**EXERCISE DIRECTIONS:** Could you rewrite these lines so that every "centimetres" becomes "centimeters" and nothing else changes?

====== MATERIAL TO PROCESS ======

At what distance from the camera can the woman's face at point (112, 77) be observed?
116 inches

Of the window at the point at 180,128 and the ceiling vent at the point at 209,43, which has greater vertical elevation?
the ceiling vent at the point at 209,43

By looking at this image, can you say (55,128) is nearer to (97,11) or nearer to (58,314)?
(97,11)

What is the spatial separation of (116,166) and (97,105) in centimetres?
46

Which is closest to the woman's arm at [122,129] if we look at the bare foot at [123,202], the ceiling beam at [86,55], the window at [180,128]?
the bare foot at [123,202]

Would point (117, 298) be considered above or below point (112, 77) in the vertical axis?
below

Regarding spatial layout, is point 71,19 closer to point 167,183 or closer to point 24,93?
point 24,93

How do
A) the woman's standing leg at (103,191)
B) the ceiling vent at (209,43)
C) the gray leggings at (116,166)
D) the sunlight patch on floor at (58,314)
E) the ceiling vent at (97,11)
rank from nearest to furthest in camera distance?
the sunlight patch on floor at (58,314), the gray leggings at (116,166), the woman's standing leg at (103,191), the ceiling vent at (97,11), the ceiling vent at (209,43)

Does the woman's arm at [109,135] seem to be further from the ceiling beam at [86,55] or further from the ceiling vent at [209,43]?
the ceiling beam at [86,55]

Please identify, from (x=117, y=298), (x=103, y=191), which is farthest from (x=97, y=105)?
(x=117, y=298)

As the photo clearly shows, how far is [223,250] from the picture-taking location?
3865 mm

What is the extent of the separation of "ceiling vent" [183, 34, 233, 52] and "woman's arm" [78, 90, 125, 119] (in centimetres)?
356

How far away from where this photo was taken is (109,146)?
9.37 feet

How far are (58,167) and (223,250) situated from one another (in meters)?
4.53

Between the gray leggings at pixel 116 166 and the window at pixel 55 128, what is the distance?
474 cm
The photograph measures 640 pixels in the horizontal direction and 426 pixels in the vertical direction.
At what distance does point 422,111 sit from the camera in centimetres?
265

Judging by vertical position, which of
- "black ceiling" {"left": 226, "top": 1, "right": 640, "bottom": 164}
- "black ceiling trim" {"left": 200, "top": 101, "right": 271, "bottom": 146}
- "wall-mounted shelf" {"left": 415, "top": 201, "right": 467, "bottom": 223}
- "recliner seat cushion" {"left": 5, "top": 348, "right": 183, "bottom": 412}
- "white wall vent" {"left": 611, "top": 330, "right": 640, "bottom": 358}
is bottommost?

======

**SOLUTION FOR THIS EXERCISE:**
At what distance from the camera can the woman's face at point (112, 77) be observed?
116 inches

Of the window at the point at 180,128 and the ceiling vent at the point at 209,43, which has greater vertical elevation?
the ceiling vent at the point at 209,43

By looking at this image, can you say (55,128) is nearer to (97,11) or nearer to (58,314)?
(97,11)

What is the spatial separation of (116,166) and (97,105) in centimeters?
46

Which is closest to the woman's arm at [122,129] if we look at the bare foot at [123,202], the ceiling beam at [86,55], the window at [180,128]?
the bare foot at [123,202]

Would point (117, 298) be considered above or below point (112, 77) in the vertical axis?
below

Regarding spatial layout, is point 71,19 closer to point 167,183 or closer to point 24,93?
point 24,93

How do
A) the woman's standing leg at (103,191)
B) the ceiling vent at (209,43)
C) the gray leggings at (116,166)
D) the sunlight patch on floor at (58,314)
E) the ceiling vent at (97,11)
rank from nearest to furthest in camera distance?
the sunlight patch on floor at (58,314), the gray leggings at (116,166), the woman's standing leg at (103,191), the ceiling vent at (97,11), the ceiling vent at (209,43)

Does the woman's arm at [109,135] seem to be further from the ceiling beam at [86,55] or further from the ceiling vent at [209,43]?
the ceiling beam at [86,55]

Please identify, from (x=117, y=298), (x=103, y=191), which is farthest from (x=97, y=105)?
(x=117, y=298)

As the photo clearly shows, how far is [223,250] from the picture-taking location?
3865 mm

What is the extent of the separation of "ceiling vent" [183, 34, 233, 52] and "woman's arm" [78, 90, 125, 119] (in centimeters)?
356

How far away from where this photo was taken is (109,146)?
9.37 feet

How far are (58,167) and (223,250) situated from one another (in meters)?
4.53

Between the gray leggings at pixel 116 166 and the window at pixel 55 128, what is the distance?
474 cm
The photograph measures 640 pixels in the horizontal direction and 426 pixels in the vertical direction.
At what distance does point 422,111 sit from the camera in centimeters?
265

Judging by vertical position, which of
- "black ceiling" {"left": 226, "top": 1, "right": 640, "bottom": 164}
- "black ceiling trim" {"left": 200, "top": 101, "right": 271, "bottom": 146}
- "wall-mounted shelf" {"left": 415, "top": 201, "right": 467, "bottom": 223}
- "recliner seat cushion" {"left": 5, "top": 348, "right": 183, "bottom": 412}
- "white wall vent" {"left": 611, "top": 330, "right": 640, "bottom": 358}
is bottommost?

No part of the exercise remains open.